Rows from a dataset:
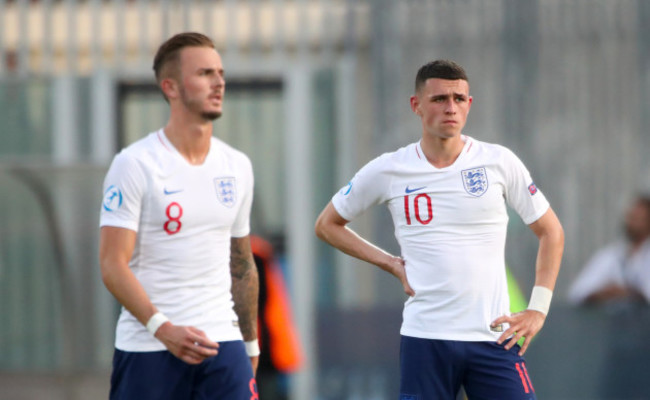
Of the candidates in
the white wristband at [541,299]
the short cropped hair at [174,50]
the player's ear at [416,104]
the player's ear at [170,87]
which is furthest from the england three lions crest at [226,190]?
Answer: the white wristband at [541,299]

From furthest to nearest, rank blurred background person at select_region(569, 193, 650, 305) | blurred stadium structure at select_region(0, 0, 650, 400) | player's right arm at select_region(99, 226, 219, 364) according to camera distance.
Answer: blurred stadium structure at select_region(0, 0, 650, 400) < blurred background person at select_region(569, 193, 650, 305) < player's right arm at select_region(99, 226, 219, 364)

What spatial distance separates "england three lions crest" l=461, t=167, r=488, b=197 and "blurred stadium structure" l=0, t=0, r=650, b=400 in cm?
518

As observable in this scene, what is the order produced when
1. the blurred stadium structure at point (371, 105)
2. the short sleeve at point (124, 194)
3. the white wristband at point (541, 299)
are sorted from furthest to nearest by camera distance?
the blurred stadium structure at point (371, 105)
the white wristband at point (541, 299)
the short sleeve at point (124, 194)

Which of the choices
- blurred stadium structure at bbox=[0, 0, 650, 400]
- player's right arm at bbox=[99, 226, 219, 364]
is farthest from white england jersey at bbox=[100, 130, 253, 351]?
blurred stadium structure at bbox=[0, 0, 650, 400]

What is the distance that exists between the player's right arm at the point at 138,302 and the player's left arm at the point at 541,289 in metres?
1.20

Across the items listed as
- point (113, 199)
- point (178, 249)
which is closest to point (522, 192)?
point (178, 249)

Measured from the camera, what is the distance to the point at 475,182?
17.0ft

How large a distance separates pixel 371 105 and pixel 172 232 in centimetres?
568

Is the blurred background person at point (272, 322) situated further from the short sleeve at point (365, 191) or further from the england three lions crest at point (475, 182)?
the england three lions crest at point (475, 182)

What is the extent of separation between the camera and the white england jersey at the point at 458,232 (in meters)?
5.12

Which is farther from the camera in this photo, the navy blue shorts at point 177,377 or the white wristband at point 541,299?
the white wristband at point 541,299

AIM: Copy verbatim the rows from the line containing "Which is farther" through the last line of the rows, both ends included.

SOLUTION FOR THIS PROBLEM:
Which is farther from the camera in this photo, the navy blue shorts at point 177,377 or the white wristband at point 541,299?
the white wristband at point 541,299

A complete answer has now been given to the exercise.